Evander Holyfield is trying to defend some blows to the torso given out by Rocky Marciano.

The gameplay of the game is very similar to that featured in Evander Holyfield's Real Deal Boxing. Perhaps the most noticeable improvement is the speed of the game; it is significantly faster than the aforementioned title. The "taunting" feature is also improved; the phrases used are now more varied, because each of the boxers based on real-life fighters have their own set of taunts. Some of them reflect utterances actually spoken by them during their careers. Boxers will now also sometimes taunt their opponents before fights as well as during them.

The game uses an identical 'attributes' system for each boxer to Evander Holyfield's Real Deal Boxing, apart from one change: the attribute "defense" is no longer present. As with Evander Holyfield in the previously mentioned game, the eight real-life fighters have maximum values on all of the attributes featured.

Career mode is slightly altered, in that the player fights their way through the thirty imaginary boxers in the game, with the last of these fights being for the World Heavyweight Title. After the player has won the title, they then fight all eight of the pugilists based on real-life boxers, in 'challenge' matches. Also, when creating a fighter, it is no longer possible to alter whether the boxer is left or right-handed. Instead, it is now possible to choose the physical size of your boxer from three pre-sets. An improvement over Evander Holyfield's Real Deal Boxing is that the player now has many more colors to choose from when determining skin and hair colour for their fighter. If they so wish, they can have boxers that are wildly unrealistic colours such as bright blue or green. There are also more colors to choose from when adjusting the color of a fighter's shorts.

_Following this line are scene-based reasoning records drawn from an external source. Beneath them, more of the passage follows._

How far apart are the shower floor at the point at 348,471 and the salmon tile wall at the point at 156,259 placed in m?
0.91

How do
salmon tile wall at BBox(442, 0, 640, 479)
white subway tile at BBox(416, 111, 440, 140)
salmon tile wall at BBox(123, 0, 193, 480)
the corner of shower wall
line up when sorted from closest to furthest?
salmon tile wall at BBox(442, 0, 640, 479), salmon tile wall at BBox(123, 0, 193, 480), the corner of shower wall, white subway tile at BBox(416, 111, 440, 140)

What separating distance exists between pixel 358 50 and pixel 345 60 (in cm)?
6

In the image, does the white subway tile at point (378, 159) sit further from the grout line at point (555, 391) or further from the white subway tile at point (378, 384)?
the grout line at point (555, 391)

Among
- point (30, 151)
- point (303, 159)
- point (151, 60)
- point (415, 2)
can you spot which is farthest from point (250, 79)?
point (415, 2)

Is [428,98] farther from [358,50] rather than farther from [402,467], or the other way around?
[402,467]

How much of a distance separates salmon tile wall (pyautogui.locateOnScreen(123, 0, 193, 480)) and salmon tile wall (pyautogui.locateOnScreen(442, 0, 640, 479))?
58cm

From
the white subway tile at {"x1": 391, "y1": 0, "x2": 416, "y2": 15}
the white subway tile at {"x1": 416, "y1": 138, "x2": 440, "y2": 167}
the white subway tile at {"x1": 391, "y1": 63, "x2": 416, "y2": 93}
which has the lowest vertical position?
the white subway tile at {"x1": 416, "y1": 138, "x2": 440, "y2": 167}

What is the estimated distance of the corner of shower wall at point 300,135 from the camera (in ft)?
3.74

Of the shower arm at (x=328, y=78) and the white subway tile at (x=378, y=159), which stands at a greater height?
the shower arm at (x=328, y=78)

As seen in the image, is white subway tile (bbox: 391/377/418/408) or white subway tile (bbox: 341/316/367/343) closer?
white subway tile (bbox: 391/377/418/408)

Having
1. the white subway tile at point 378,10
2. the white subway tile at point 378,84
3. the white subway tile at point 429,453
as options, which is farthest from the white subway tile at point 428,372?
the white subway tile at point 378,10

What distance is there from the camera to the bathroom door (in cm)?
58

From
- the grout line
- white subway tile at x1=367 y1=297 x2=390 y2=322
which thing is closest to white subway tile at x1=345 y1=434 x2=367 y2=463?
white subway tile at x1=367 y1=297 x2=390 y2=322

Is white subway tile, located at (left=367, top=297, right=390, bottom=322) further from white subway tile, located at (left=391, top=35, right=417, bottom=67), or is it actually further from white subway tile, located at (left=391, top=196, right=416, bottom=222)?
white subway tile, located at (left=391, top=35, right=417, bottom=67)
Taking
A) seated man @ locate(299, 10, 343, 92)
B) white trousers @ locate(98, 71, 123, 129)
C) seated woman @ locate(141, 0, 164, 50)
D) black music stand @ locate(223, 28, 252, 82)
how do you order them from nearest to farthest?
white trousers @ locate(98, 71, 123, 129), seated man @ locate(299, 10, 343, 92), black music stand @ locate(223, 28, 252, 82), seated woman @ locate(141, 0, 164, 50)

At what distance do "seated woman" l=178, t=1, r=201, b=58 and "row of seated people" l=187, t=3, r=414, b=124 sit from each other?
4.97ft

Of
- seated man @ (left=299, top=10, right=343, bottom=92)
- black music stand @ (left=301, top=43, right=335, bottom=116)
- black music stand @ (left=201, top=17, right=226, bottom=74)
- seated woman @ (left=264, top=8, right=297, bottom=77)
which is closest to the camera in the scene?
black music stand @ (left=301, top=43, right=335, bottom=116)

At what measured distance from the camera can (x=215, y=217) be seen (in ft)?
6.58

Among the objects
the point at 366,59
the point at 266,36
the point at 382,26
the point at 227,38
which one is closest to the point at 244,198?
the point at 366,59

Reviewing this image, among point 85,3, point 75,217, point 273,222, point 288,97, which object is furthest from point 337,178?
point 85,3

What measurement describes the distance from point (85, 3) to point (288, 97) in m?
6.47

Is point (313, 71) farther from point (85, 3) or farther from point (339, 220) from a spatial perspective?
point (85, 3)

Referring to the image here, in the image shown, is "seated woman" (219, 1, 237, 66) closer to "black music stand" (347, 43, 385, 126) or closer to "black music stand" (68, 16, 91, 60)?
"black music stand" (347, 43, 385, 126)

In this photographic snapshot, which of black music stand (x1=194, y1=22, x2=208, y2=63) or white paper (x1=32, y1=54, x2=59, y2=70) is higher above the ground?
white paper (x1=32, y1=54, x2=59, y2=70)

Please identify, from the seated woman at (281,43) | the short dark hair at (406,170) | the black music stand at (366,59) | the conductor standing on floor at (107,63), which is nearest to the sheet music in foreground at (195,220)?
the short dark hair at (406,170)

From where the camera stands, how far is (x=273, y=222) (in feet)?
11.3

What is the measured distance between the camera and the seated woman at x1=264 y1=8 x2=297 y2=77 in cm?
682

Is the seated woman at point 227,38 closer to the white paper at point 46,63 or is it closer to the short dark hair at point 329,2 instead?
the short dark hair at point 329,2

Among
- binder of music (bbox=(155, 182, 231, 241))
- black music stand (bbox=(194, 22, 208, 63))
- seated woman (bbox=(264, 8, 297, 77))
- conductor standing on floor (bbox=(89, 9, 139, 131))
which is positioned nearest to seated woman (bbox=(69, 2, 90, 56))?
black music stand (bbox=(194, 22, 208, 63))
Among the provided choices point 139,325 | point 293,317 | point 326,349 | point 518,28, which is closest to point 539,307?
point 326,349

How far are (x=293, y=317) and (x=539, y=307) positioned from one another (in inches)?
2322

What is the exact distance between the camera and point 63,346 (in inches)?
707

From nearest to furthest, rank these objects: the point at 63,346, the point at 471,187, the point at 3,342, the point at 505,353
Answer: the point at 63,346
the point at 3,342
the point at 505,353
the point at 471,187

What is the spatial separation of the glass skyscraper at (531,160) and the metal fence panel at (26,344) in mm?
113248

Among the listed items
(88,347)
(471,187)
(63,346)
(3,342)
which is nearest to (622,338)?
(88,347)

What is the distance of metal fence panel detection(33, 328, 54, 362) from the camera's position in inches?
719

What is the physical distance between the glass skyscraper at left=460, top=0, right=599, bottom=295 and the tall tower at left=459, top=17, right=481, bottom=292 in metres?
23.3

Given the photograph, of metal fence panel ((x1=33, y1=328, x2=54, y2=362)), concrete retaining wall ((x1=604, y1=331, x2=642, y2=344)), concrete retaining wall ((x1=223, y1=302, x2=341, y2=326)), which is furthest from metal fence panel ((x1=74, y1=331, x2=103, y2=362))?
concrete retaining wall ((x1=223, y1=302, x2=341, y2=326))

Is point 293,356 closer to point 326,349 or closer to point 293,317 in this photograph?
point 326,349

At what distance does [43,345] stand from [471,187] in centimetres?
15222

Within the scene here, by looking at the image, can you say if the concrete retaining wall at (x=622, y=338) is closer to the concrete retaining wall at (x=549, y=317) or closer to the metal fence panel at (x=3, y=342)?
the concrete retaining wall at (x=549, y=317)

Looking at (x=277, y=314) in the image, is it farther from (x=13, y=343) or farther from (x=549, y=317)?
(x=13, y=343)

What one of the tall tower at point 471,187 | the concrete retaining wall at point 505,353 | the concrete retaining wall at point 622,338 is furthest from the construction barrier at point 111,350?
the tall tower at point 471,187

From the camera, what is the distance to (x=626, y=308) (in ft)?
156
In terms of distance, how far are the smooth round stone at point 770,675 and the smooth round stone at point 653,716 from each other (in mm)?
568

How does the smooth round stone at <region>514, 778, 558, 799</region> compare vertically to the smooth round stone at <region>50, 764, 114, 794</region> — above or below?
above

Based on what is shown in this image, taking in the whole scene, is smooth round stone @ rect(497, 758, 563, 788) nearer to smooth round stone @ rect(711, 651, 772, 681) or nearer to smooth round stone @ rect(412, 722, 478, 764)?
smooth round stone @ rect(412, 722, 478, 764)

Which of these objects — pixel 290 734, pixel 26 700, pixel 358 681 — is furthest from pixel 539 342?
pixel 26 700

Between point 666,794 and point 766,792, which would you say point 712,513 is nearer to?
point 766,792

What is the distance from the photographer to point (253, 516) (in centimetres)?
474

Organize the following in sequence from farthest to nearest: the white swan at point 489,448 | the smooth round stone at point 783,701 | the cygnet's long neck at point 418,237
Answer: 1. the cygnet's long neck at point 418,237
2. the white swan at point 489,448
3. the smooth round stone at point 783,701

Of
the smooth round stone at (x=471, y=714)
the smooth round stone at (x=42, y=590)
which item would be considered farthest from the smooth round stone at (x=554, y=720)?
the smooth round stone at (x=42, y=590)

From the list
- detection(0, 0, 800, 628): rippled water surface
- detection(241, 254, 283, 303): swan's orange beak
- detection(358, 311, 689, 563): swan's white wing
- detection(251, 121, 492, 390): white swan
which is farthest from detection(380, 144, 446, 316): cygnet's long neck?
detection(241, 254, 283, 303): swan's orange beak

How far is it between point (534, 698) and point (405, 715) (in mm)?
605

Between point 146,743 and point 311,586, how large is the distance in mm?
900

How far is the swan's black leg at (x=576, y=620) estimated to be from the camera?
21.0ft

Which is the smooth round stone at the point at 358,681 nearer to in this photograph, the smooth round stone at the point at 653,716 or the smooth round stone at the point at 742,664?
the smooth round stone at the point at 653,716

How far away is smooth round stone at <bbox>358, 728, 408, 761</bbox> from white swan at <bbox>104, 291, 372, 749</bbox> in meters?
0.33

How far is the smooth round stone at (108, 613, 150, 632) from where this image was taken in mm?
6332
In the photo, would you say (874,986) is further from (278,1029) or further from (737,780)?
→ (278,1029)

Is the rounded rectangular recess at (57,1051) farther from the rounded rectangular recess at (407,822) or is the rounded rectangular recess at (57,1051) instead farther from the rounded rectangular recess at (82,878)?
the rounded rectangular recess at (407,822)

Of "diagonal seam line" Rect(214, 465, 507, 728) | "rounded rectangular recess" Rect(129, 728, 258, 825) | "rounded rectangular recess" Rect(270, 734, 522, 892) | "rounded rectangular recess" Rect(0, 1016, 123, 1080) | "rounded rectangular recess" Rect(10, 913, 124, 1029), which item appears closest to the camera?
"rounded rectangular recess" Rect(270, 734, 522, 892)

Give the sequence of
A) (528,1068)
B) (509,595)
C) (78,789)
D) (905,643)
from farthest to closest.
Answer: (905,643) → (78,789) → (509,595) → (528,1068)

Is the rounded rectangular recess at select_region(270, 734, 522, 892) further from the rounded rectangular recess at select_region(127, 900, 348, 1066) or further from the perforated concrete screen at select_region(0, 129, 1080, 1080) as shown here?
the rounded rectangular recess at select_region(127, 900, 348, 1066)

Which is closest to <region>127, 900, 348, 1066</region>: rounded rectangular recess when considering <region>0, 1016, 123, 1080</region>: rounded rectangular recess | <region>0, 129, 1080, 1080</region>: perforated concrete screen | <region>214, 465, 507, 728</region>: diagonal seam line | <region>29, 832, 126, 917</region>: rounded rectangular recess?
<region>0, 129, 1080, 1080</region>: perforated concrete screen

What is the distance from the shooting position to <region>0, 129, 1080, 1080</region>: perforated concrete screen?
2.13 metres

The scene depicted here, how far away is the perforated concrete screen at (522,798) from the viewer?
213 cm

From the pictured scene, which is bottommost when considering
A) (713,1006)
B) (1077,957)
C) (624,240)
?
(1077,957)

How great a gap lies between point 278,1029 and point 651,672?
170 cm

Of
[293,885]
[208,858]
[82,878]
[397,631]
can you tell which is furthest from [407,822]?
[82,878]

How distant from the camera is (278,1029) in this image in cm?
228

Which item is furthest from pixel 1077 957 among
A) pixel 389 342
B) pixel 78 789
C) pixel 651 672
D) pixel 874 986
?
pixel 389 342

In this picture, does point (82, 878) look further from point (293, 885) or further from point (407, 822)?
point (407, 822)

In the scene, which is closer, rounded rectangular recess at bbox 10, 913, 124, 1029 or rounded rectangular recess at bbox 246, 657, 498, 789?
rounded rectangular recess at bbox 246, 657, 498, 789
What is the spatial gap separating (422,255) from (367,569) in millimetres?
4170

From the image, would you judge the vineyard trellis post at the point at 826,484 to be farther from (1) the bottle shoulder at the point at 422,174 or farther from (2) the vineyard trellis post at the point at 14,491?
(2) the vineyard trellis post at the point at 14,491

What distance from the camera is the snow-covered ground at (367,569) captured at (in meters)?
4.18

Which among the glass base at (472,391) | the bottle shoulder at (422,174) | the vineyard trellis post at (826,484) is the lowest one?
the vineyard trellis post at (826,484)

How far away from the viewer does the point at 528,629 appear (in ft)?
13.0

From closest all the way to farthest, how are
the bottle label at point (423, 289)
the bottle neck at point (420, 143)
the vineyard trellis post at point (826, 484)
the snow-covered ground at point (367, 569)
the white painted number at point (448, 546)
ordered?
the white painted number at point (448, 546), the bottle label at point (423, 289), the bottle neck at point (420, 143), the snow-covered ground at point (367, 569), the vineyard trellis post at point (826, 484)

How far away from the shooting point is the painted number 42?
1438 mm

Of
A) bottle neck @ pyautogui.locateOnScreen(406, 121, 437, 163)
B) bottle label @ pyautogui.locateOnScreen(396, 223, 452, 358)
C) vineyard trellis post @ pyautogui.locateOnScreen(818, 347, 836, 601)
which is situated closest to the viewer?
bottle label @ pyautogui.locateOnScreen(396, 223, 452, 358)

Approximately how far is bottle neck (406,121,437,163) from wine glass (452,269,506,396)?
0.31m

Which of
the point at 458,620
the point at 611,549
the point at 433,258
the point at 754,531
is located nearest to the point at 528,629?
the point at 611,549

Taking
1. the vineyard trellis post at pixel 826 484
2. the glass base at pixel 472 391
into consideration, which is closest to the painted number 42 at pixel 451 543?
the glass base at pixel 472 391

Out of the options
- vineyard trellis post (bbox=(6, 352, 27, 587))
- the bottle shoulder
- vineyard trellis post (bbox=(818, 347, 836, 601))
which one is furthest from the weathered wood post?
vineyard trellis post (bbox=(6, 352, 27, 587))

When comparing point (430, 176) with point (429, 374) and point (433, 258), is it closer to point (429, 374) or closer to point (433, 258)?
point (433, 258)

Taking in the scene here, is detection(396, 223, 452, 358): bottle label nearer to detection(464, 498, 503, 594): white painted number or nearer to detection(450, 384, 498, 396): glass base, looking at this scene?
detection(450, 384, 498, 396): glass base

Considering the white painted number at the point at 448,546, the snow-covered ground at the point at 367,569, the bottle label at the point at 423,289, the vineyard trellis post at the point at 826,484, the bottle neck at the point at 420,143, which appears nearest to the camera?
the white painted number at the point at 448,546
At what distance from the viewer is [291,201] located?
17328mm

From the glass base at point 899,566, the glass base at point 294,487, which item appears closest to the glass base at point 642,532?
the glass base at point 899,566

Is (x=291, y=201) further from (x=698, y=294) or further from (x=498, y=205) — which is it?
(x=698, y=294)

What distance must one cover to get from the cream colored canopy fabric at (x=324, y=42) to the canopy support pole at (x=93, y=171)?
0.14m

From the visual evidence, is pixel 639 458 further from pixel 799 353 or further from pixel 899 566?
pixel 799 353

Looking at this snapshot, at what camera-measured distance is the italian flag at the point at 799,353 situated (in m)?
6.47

There is one new mode: tournament. In this mode, a player takes control of one of the eight real-life boxers in the game, and competes against the other seven in an eight-man tournament. In any of the three modes, the player can choose to have their fighter on either the left or right side of the screen.

The real-life boxers featured in the game reflect the fighters they are based upon in the way the console controls them. For example, Muhammad Ali dances about the ring, throwing many quick, straight punches, whereas Rocky Marciano constantly moves forward, throwing heavier punches such as hooks or uppercuts.

==Reception==

Allgame gave the game a score of 4.5 stars out of a possible 5 in their overview. Game Players gave it a score of 56% in their February 1994 issue.